Kanamori’s piece left me with this: interpretations can be reinterpreted, and the dated can be updated. The if and how depends not just on the when, but the where. For example, a Chatbox audience member guessed that this dance piece would be condemned as too sexist in the Nordics, not least now as #MeToo is reverberating with force – forcing many high-profile men out of their jobs in Sweden. “Au contraire” (On the contrary), I’d say. I think #MeToo made this work even more relevant and would ‘work’ also in Sweden. I think the Swedish audience would appreciate both the content and the aesthetics, with the sharp, strong, physical dancers and their icy, mechanical and rhythmic expressions. 

 

That the women looked like cyborgs makes this work even more poignant as the robot revolution is nearing.

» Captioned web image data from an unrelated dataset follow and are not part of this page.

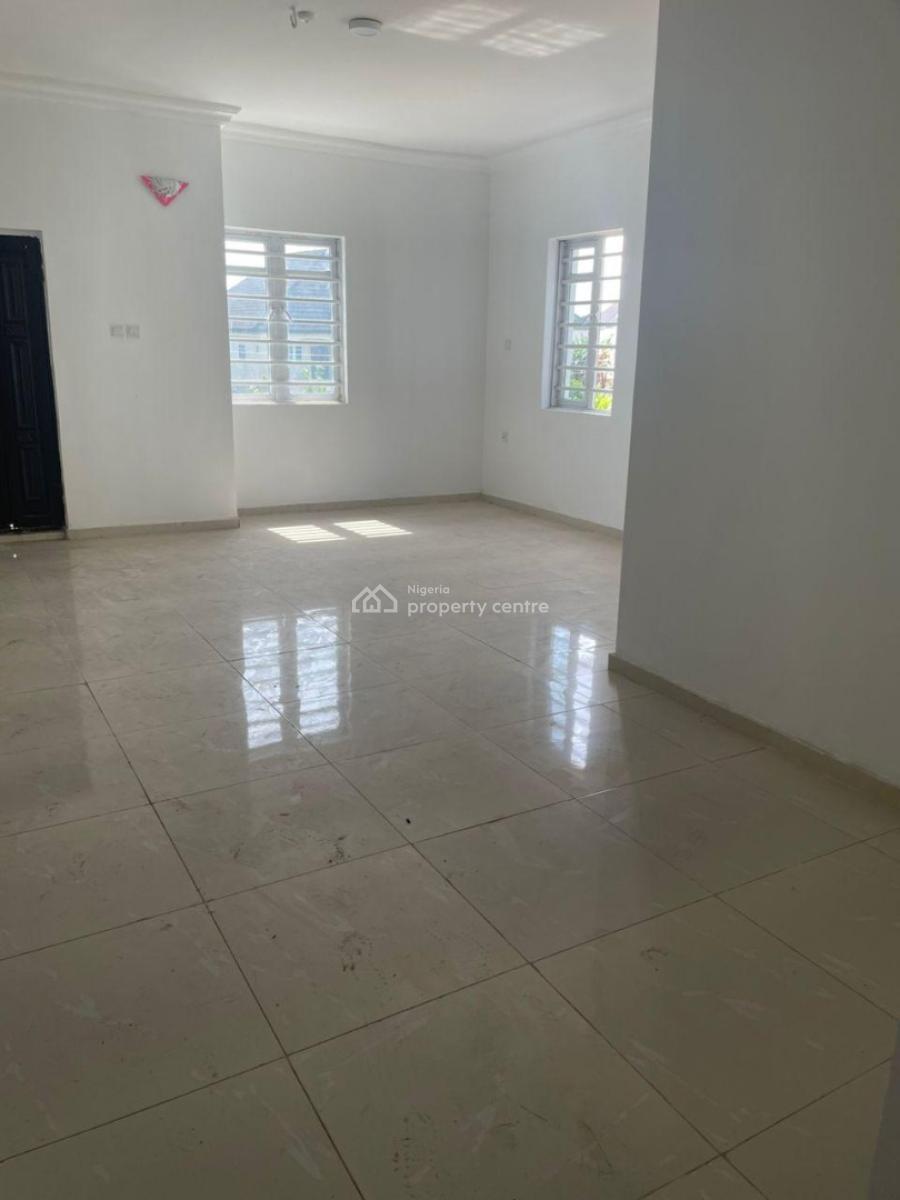 Luxurious 2 Bedroom Apartment, Giwa Garden Street Monestry Road Sagotedo, Ibeju Lekki, Lagos, Flat / Apartment for Rent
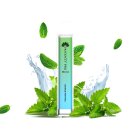 Hayati pro mini 800 - Double Menthol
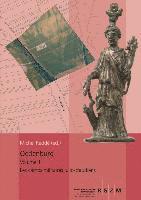 Michel Redde - Oedenburg: Volume 1: Les Camps Militaires Julio-Claudiens, Inbunden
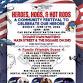 Heroes, Hogs, and Hotrods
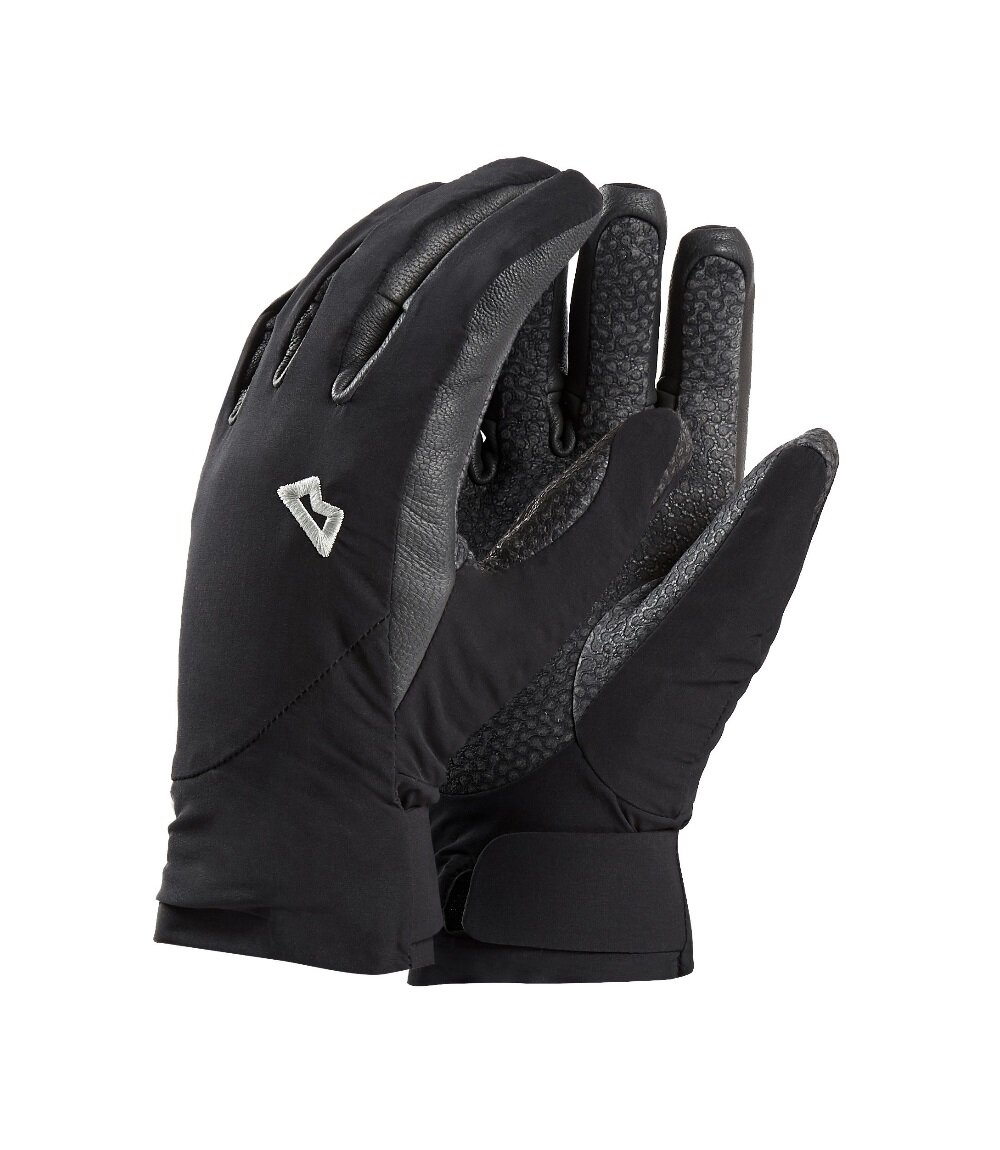 

Перчатки Mountain Equipment Terra Wmns Glove S black (ME-003692.01004.S)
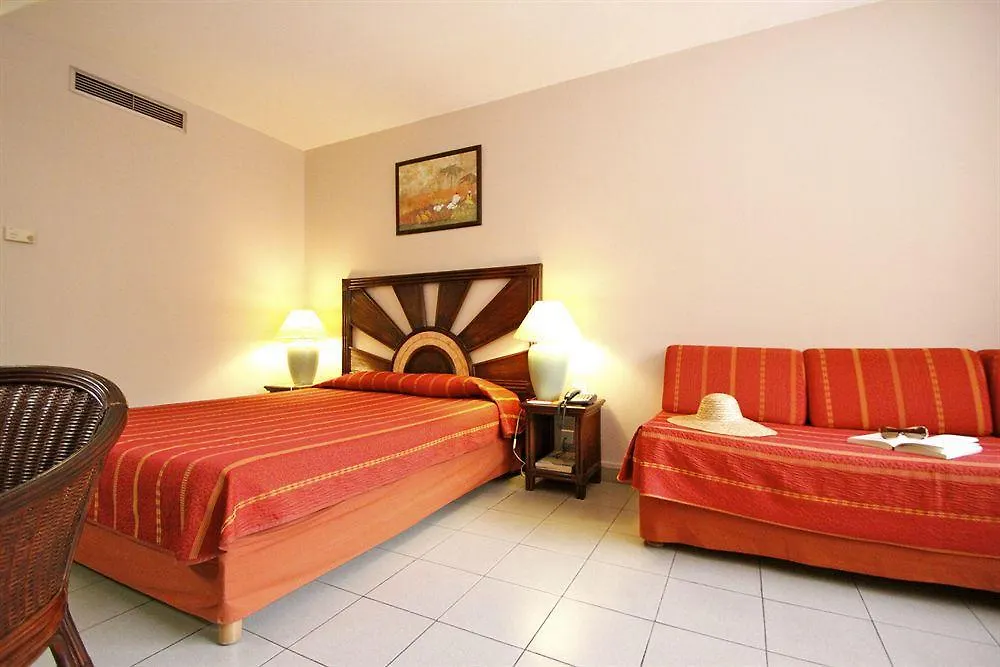 Karibea La Valmeniere Hotel Fort-de-France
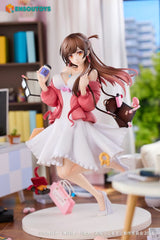 Rent-A-Girlfriend Statue 1/7 Chizuru Mizuhara 22 cm 4902273510506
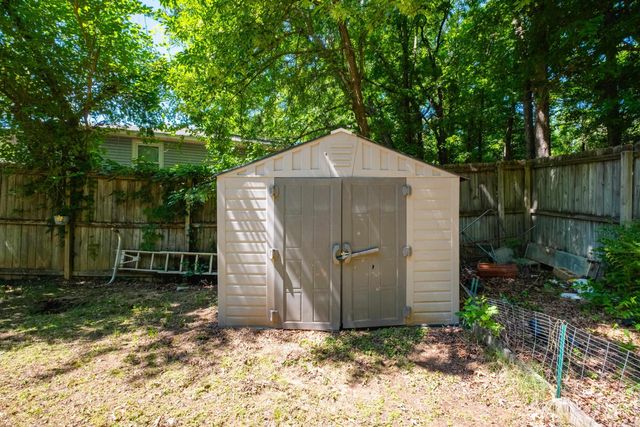 6 Hickory Ridge Road, Benton, AR 72019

And as Japan leads the way in artificial intelligence, isn’t it more poignant than ever? The work flipped a switch in my memory of reading an article about Japanese men marrying virtual wives. That association is, however, based on my limited knowledge of Japan and on what the algorithms of the Internet have chosen to display to me. That association only goes to show that knowledge and limited knowledge informs the way we interpret dance. And a note to add: I found something ‘Asian’ in this piece! I saw what I see as something Japanese, from my perspective as a Swedish, female, politically aware, middle-aged, highly educated, well-travelled, well-paid, middle-class, dance critic.

 

And finally, a note on values. How you see this work depends on how you view gender and gender roles, on whether you value gender equality. A person that I’d classify as a male sexist brute may find beauty, order, logic and solace in these scenes. He might also see the male fears of losing power and control over something he used to rule – women and machines, whereas I see abuse, violence, dominance and servitude,. And I rejoice when the women strike back, grabbing the men, stripping them; when the women go from object to subject, from passive to active. This made me see this piece as not sexist, even though sexist stereotypes were shown on stage, but a comment on sexism.

 

And as for robots, let’s not forget who are creating and programming the artificial intelligence. Robots are not neutral, not automatically free from stereotypes, racism or sexism. They are only as unbiased as the human beings who programmed them.  Which makes the metaphor on stage even more interesting. It’s the human beings who have the power to change the world and to decide to make it more equal. 

 

So this Swedish dance critic saw a worldwide topic being discussed (#MeToo is basically a #FuckYou) through the use of gender stereotypes, a perception strengthened when I, the Swedish female feminist dance critic, connected the choreographer’s nationality to my stereotypes of Japan.